Exercise instructions ▸ Would you return all of this data exactly, leaving nothing out?

===== Entries

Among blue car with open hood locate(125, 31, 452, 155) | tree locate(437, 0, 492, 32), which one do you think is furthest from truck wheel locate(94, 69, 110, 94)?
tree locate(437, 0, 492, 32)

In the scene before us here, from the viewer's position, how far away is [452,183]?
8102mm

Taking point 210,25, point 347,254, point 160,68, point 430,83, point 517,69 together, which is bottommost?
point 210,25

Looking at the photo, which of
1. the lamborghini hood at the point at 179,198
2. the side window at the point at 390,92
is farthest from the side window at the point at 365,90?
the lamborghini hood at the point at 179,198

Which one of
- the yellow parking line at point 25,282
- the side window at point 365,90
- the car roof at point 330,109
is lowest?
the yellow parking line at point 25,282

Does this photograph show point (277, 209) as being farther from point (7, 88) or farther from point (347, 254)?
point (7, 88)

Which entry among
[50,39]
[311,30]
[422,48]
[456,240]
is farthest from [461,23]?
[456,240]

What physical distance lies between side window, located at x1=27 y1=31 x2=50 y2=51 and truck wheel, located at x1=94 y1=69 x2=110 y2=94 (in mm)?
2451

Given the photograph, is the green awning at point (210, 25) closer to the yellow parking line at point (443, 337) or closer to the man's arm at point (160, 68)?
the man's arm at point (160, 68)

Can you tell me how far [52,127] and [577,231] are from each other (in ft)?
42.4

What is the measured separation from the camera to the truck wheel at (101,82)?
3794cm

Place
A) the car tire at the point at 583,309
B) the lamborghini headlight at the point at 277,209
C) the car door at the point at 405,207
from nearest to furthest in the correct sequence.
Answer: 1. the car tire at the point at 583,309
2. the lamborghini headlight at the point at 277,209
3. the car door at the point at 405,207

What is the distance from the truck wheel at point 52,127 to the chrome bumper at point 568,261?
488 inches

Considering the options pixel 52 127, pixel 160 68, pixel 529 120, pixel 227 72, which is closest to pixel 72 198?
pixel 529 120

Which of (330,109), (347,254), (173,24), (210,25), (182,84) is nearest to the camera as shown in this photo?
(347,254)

==========

Correct answer ▸
Among blue car with open hood locate(125, 31, 452, 155) | tree locate(437, 0, 492, 32), which one do you think is furthest from truck wheel locate(94, 69, 110, 94)?
tree locate(437, 0, 492, 32)

In the scene before us here, from the viewer's position, how far away is [452,183]?
8102mm

Taking point 210,25, point 347,254, point 160,68, point 430,83, point 517,69 together, which is bottommost?
point 210,25

Looking at the photo, which of
1. the lamborghini hood at the point at 179,198
2. the side window at the point at 390,92
is farthest from the side window at the point at 365,90?
the lamborghini hood at the point at 179,198

Which one of
- the yellow parking line at point 25,282
- the side window at point 365,90
- the car roof at point 330,109
is lowest?
the yellow parking line at point 25,282

Does this photograph show point (277, 209) as being farther from point (7, 88) or farther from point (347, 254)?
point (7, 88)

Which entry among
[50,39]
[311,30]
[422,48]
[456,240]
is farthest from [461,23]?
[456,240]

What physical distance lies between side window, located at x1=27 y1=31 x2=50 y2=51 and truck wheel, located at x1=94 y1=69 x2=110 y2=94 (in mm)?
2451

Given the photograph, is the green awning at point (210, 25) closer to the yellow parking line at point (443, 337) or closer to the man's arm at point (160, 68)?
the man's arm at point (160, 68)

Can you tell me how far [52,127] and [577,231] are from each other (in ft)?
42.4

What is the measured separation from the camera to the truck wheel at (101,82)?
3794cm

Place
A) the car tire at the point at 583,309
B) the lamborghini headlight at the point at 277,209
C) the car door at the point at 405,207
from nearest to furthest in the correct sequence.
Answer: 1. the car tire at the point at 583,309
2. the lamborghini headlight at the point at 277,209
3. the car door at the point at 405,207

What is the distance from the truck wheel at point 52,127 to the chrome bumper at point 568,261?
488 inches

Considering the options pixel 52 127, pixel 160 68, pixel 529 120, pixel 227 72, which is closest to pixel 72 198?
pixel 529 120

Which of (330,109), (347,254), (173,24), (210,25), (182,84) is nearest to the camera as shown in this photo?
(347,254)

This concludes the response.